In [None]:
import numpy as np
import pandas as pd
import matplotlib.pyplot as plt
from tqdm import tqdm
tqdm.pandas()

# The description below is completely wrong. Please wait for revision.

# Preprocessing

In [None]:
# load train data
df_train = pd.read_csv("../input/coleridgeinitiative-show-us-the-data/train.csv")
print(df_train.shape)
df_train.head()

In [None]:
# label encoding
df_label = df_train.value_counts('cleaned_label').reset_index()
df_label.columns = ['label', 'count']
df_label['-count'] = -df_label['count']
df_label['label'] = df_label['label'].apply(lambda x: x.strip())
df_label = df_label.sort_values(['-count', 'label']).reset_index(drop=True)
df_label['target'] = np.arange(len(df_label))
print(df_label.shape)
df_label.head()

In [None]:
df_train['target'] = df_train['cleaned_label'].progress_apply(lambda x: 
    df_label['target'][df_label['label']==x.strip()].values[0]
)
df_train.head()

In [None]:
# aggregation
df_tmp = df_train.groupby('Id')['target'].agg(lambda x: np.array(x)).reset_index()
df_tmp.columns = ['Id', 'target']
df_train_agg = df_train[df_train['Id'].duplicated()==False].reset_index(drop=True)
df_train_agg = pd.merge(df_train_agg['Id'], df_tmp, on='Id')
df_train_agg['target'] = df_train_agg['target'].apply(lambda x: x.reshape(-1))
print(df_train_agg.shape)
df_train_agg.head()

# Metric implementaion

In [None]:
def calc_score(y_true, y_pred, beta=0.5):
    TP = 0
    FP = 0
    FN = 0
    for i in range(len(y_true)):
        y_true_i = y_true[i]
        y_pred_i = y_pred[i]
        FP += len(y_pred_i)

▸ **Brief 1**: In the notebook, what default value does the calc_score function give its beta parameter?
▸ **Brief 2**: List every module the notebook imports in its first code block.

▸ **Dataset extract**:
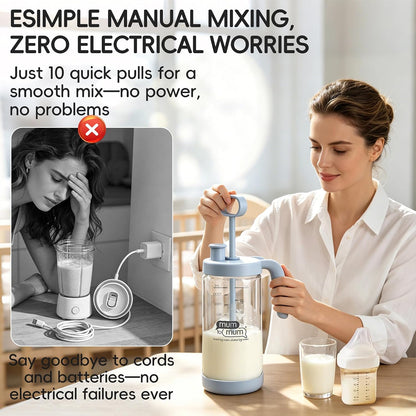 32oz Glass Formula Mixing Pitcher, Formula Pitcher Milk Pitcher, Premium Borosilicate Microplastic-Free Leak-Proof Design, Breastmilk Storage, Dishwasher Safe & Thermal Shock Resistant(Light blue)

▸ **Problem solution 1**: 0.5

▸ **Problem solution 2**: numpy (as np), pandas (as pd), matplotlib.pyplot (as plt), and tqdm (imported from the tqdm package)